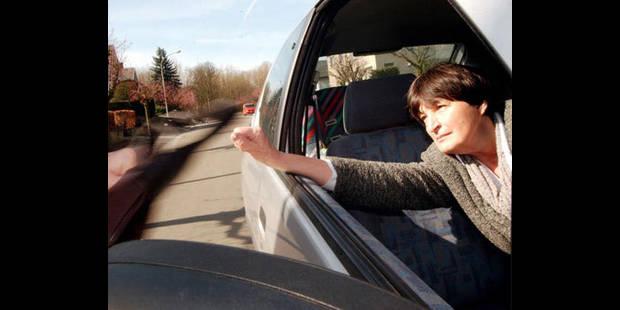 alors qu 39 elle croyait revendre sa voiture elle se fait car jacker dans le tournaisis. Black Bedroom Furniture Sets. Home Design Ideas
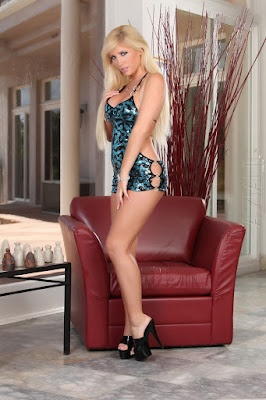 Tasha Reign - Tasha Reign merupakan wanita cantik kulit indah dan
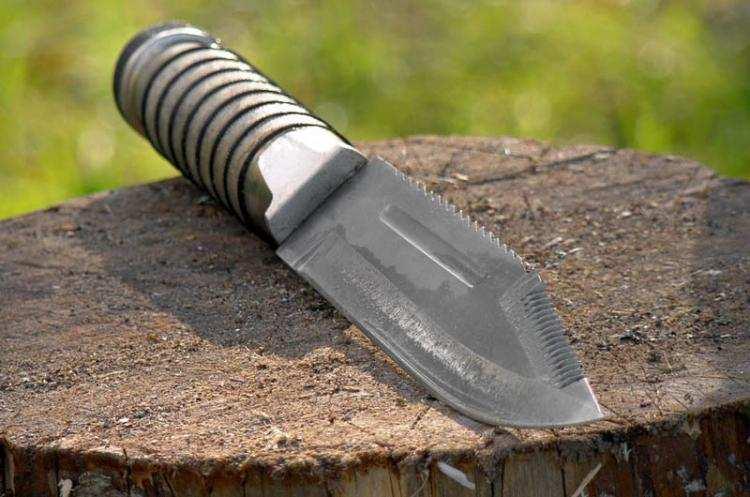 Informacje z Kraju, nożem pracownika latkowi grozi dożywocie - zdjęcie, fotografia
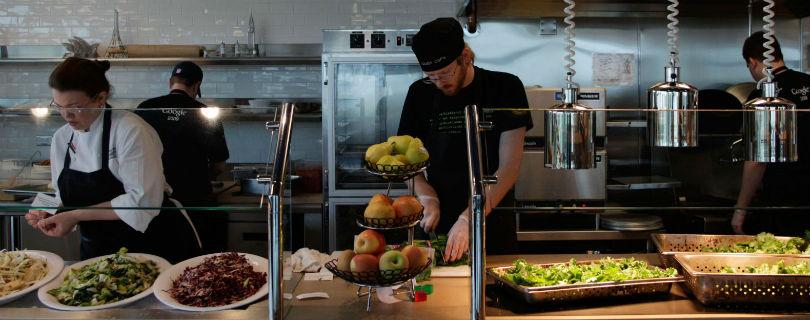 Молодые сотрудники променяли мединискую страховку на бесплатные обеды – исследование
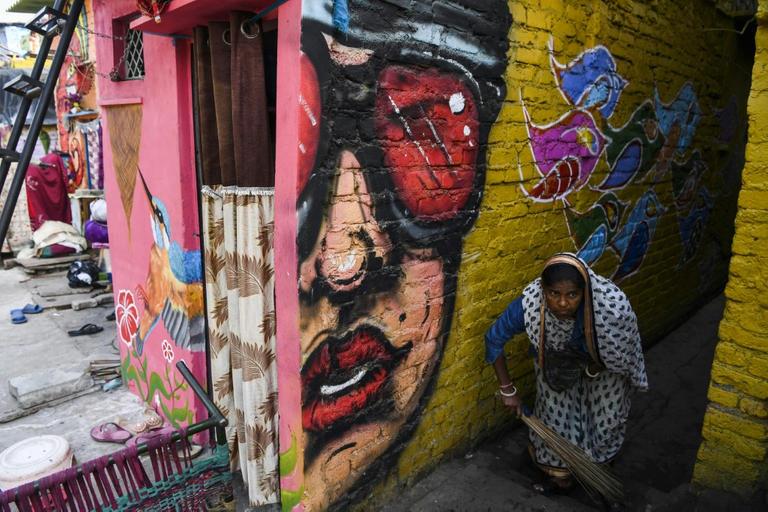 رسوم الجرافيتى تزين الحى الهندى الفقير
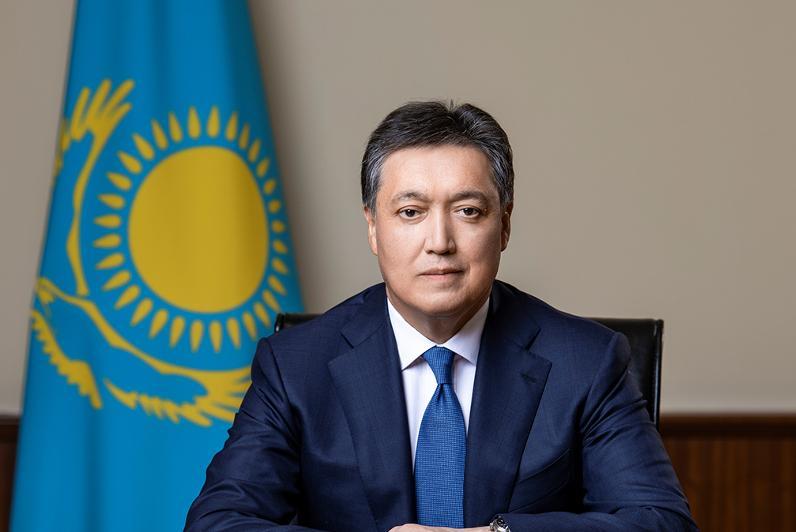 政府总理:哈萨克斯坦展现出高度稳定的国民经济水平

^^^^^^^^^^^^^^^^

● **Problem details**
Return the material exactly as written, except for any pictures it holds.

● **Task solution**
 alors qu 39 elle croyait revendre sa voiture elle se fait car jacker dans le tournaisis. Black Bedroom Furniture Sets. Home Design Ideas
 Tasha Reign - Tasha Reign merupakan wanita cantik kulit indah dan
 Informacje z Kraju, nożem pracownika latkowi grozi dożywocie - zdjęcie, fotografia
 Молодые сотрудники променяли мединискую страховку на бесплатные обеды – исследование
 رسوم الجرافيتى تزين الحى الهندى الفقير
 政府总理:哈萨克斯坦展现出高度稳定的国民经济水平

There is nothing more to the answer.